Reaction rate: Turnover number (k_cat) for 2-IPMS in Salmonella typhimurium is approximately 0.7 s⁻¹, indicating moderate catalytic efficiency.

Comparison at a Glance

Enzymatic properties of 2-isopropylmalate synthase across different organisms:

Organism	Gene	Leucine Inhibition	Metal Preference	Optimal pH
Escherichia coli	leuA	Yes (IC50 ~20 μM)	Mg²⁺	7.5
Mycobacterium tuberculosis	leuA1	Yes (IC50 ~15 μM)	Mn²⁺	7.0
Thermus thermophilus	leuA	Yes	Mg²⁺	8.0
Arabidopsis thaliana	At5g10040	Yes	Mg²⁺	7.8
Saccharomyces cerevisiae	LEU4/LEU9	Yes (partial)	Mg²⁺	7.2

Despite variations in sequence and metal preference, all forms of 2-IPMS maintain leucine-dependent feedback inhibition, underscoring the evolutionary importance of regulating leucine biosynthesis. Structural studies show conserved active site architecture, even in distantly related species, suggesting strong selective pressure to maintain function.

Why It Matters

Understanding 2-isopropylmalate synthase has significant implications for biotechnology and medicine, particularly in the fight against antibiotic-resistant pathogens. Because the enzyme is absent in humans, targeting it offers a pathway for selective inhibition without harming host cells.
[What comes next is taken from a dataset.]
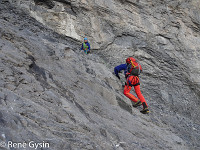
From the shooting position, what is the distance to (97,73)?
8539 millimetres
Antibiotic development: Inhibitors of 2-IPMS could serve as novel antibiotics, especially against Mycobacterium tuberculosis, where leucine biosynthesis is essential for survival.
Herbicide design: Since plants use 2-IPMS, engineered inhibitors could lead to selective herbicides that do not affect animals.
Metabolic engineering: Modifying 2-IPMS regulation allows for overproduction of leucine in industrial fermentation processes.
Drug resistance: Mutations in leuA can confer resistance to potential drugs, highlighting the need for combination therapies.
Structural biology: The enzyme's conformational changes upon leucine binding provide insights into allosteric regulation mechanisms.
Evolutionary studies: 2-IPMS sequence divergence helps trace metabolic evolution across domains of life.

As research continues, 2-isopropylmalate synthase remains a model system for studying enzyme kinetics, feedback inhibition, and drug targeting in microbial metabolism.